Искандер, окруженный белыми с золотом постельными покровами и беспредельным обожанием, с неожиданной ясностью мыслит вслух:
— Запомни, Арджуманд. В этом мире хорошо живется только мужчинам. Вырастешь, постарайся стать выше своего естества. Женщине в нашей жизни делать нечего, — от его слов веет грустными воспоминаниями — то последним вздохом отлетает его любовь к Дюймовочке. Но дочь принимает его слова как наказ; когда груди у нее станут набухать, она так туго перевяжет их льняными тряпицами, что покраснеет от боли. Потом ей даже понравится воевать с собственным телом, шаг за шагом тесня ненавистную девичью плоть… но оставим-ка мы пока дочь наедине с отцом, пусть она творит в душе легенду о его богоподобии (а после его смерти уже ничто не сдержит это мифотворчество); а отец пусть призовет на свет отныне чистые душу и разум и решит, как достичь грядущего триумфа и как улестить время.
А где же Омар-Хайам Шакиль? Что сталось с нашим окраинным героем? Время не остановилось и для него: ему, как и Дюймовочке, уже крепко за сорок. Однако оно пощадило доктора, лишь посеребрив его волосы и козлиную бородку. Уместно напомнить, что некогда он считался первым учеником, с годами его первенство не потускнело (как в безудержных любовных утехах, так и в работе). Омар-Хайам первый человек в лучшей городской больнице, иммунолог, хорошо известный и за рубежом. С тех пор как мы последний раз виделись с ним, он успел побывать на научных семинарах в Америке, опубликовал работы о возможности психосоматических изменений в иммунной системе организма, одним словом, сделался важным человеком.
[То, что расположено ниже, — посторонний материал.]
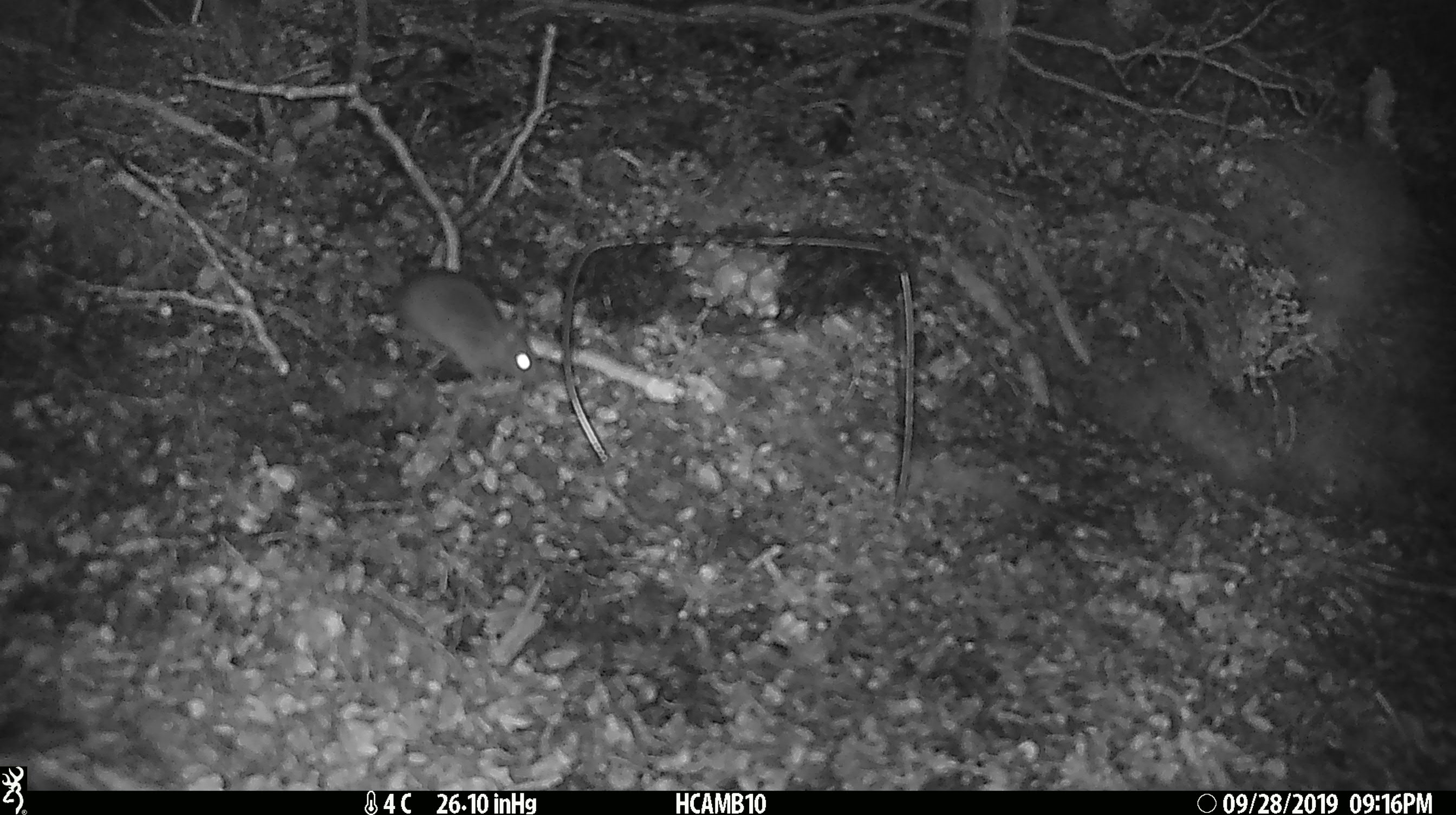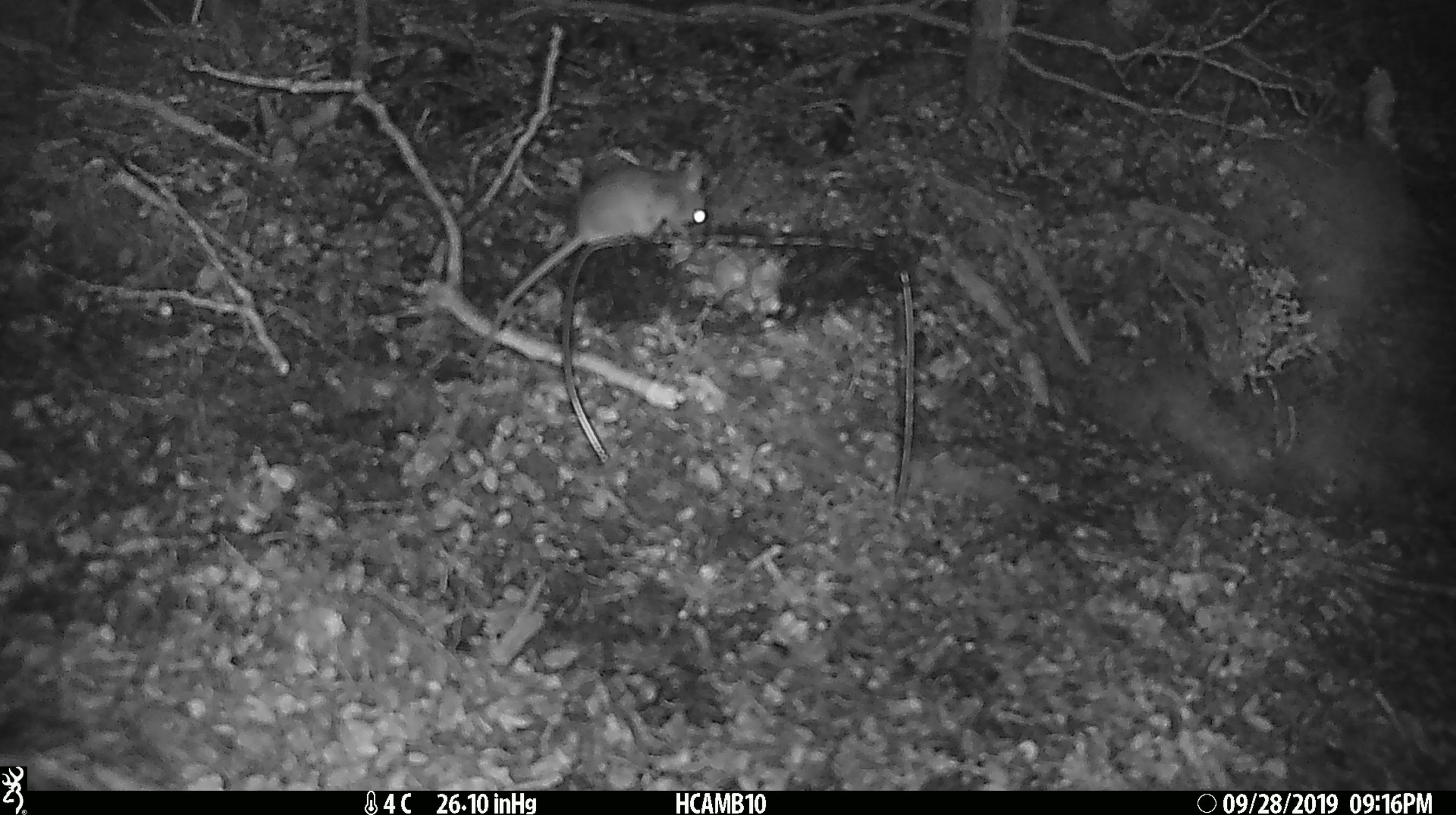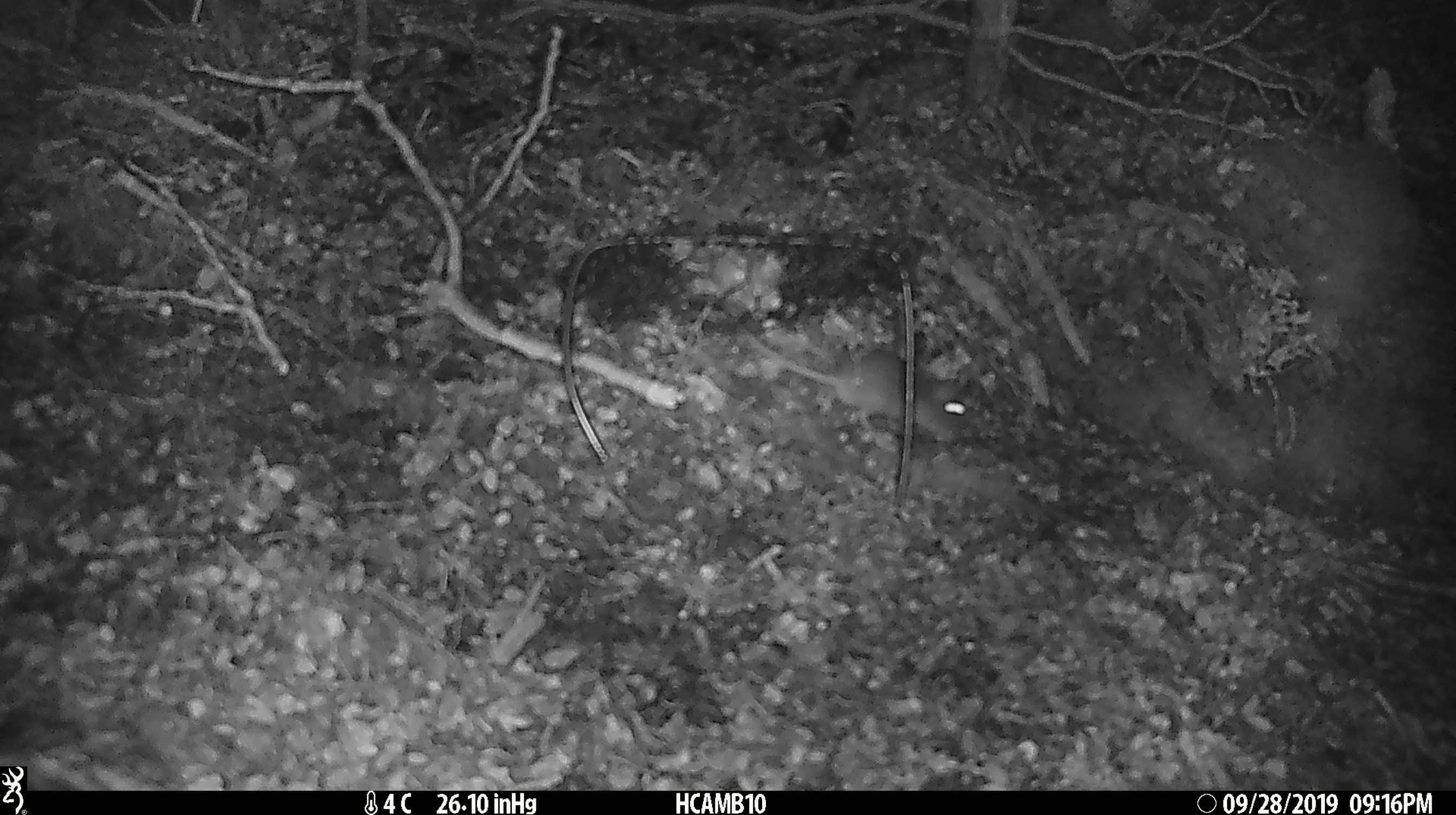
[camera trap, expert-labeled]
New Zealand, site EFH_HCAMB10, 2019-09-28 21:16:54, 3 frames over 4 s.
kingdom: Animalia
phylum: Chordata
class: Mammalia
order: Rodentia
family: Muridae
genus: Mus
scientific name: Mus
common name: mouse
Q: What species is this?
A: Mouse (Mus).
Он по-прежнему толст и некрасив, но одевается уже с изыском — видно, общение с франтом Хараппой не прошло даром. Омар-Хайам носит только серое: серые костюмы, серые шляпы, серые галстуки, серые замшевые туфли, белье серого шелка — будто скромный цвет поубавит нахальства в его физиономии. Он не расстается с подарком своего друга Искандера — затейливо изукрашенной резной тростью каштанового дерева, в которой сокрыт кинжал, кованный умельцами из долины Ансу.
Спит он по-прежнему очень мало, два-три часа в день, но давний страх (как бы не свалиться с края света!) нет-нет да и навещает его. Иногда даже во время бодрствования, ведь людям, которые мало спят, трудно провести четкие границы меж сном и явью, а еще труднее эти границы соблюдать.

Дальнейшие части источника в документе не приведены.